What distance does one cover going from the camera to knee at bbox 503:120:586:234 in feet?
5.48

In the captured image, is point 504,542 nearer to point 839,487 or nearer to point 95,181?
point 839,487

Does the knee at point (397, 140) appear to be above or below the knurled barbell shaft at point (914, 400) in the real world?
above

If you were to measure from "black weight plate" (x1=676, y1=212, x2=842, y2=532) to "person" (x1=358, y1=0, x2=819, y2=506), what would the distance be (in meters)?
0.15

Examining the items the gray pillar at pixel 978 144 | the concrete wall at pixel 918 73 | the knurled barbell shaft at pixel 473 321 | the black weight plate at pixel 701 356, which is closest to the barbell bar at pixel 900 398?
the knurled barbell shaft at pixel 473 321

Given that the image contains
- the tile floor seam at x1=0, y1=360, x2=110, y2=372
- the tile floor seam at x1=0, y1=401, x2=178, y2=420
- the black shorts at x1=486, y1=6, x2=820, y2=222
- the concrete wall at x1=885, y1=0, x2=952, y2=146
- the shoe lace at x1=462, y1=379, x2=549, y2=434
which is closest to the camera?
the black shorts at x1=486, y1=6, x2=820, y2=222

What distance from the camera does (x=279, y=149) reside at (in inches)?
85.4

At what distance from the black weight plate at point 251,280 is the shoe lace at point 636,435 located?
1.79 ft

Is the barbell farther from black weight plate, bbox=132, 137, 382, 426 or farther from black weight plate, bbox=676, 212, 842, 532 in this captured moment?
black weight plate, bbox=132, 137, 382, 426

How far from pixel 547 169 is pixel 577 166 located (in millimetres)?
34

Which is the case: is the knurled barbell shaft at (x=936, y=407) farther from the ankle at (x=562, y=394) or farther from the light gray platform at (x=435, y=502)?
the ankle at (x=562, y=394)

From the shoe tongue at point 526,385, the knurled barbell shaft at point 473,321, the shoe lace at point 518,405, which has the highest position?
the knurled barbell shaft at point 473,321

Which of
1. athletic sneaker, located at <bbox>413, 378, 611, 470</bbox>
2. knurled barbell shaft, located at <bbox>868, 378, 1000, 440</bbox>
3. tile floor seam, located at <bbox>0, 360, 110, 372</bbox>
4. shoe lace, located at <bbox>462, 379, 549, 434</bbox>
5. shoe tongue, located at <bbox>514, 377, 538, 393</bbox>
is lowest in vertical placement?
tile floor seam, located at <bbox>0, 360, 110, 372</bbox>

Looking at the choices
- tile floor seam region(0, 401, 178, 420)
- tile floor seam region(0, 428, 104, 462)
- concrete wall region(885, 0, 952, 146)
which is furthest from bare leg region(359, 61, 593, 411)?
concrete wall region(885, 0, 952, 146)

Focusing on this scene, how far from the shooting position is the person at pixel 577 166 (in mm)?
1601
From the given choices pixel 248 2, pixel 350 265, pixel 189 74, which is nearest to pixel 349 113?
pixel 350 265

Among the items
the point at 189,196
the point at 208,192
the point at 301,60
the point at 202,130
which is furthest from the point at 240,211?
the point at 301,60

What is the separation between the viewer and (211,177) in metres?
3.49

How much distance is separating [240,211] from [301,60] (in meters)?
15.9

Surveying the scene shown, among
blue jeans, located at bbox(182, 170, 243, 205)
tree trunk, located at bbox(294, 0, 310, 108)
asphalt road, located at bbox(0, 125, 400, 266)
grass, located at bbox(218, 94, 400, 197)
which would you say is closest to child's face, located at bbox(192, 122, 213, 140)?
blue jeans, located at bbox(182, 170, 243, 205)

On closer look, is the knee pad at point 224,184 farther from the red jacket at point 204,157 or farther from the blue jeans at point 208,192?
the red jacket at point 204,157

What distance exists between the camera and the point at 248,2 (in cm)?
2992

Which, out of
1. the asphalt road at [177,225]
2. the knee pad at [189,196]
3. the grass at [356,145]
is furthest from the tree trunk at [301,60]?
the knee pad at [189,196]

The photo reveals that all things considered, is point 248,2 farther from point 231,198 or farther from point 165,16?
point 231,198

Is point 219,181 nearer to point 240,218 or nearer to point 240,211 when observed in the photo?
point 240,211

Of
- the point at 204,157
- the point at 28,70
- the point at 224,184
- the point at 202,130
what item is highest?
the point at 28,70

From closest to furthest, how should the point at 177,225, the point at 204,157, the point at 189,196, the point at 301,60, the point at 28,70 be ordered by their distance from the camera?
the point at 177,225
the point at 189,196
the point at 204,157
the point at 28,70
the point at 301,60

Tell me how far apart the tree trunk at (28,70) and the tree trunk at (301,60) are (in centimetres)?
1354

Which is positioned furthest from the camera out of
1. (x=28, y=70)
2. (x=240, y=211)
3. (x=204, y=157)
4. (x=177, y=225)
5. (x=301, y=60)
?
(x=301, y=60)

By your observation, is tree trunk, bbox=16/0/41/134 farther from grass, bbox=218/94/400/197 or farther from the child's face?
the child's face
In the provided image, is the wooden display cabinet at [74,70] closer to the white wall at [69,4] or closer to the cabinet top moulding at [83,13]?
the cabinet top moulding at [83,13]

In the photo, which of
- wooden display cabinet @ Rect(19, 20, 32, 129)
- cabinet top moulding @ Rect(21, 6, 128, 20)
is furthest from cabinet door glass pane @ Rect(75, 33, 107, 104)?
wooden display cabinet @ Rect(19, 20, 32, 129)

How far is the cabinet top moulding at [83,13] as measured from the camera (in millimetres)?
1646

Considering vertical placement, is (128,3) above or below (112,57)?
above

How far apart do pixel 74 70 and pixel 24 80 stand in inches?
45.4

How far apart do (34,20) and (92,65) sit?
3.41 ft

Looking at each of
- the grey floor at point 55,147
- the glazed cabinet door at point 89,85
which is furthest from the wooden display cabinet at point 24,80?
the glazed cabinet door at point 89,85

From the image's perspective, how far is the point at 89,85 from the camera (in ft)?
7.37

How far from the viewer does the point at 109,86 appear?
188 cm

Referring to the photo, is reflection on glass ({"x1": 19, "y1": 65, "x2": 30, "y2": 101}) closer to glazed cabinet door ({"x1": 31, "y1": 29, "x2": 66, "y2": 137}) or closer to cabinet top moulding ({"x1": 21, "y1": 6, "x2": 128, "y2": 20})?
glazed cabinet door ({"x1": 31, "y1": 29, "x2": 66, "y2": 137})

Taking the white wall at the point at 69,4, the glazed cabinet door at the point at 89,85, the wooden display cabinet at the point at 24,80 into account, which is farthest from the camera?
+--
Reproduce the rows verbatim, beginning with the line that contains "How far from the viewer" and continuing through the end of the rows, with both ends included.

How far from the viewer does the point at 109,86 appear?
188 cm

Referring to the photo, is reflection on glass ({"x1": 19, "y1": 65, "x2": 30, "y2": 101}) closer to glazed cabinet door ({"x1": 31, "y1": 29, "x2": 66, "y2": 137}) or closer to cabinet top moulding ({"x1": 21, "y1": 6, "x2": 128, "y2": 20})?
glazed cabinet door ({"x1": 31, "y1": 29, "x2": 66, "y2": 137})

Taking the white wall at the point at 69,4, the glazed cabinet door at the point at 89,85, the wooden display cabinet at the point at 24,80 into account, which is farthest from the camera?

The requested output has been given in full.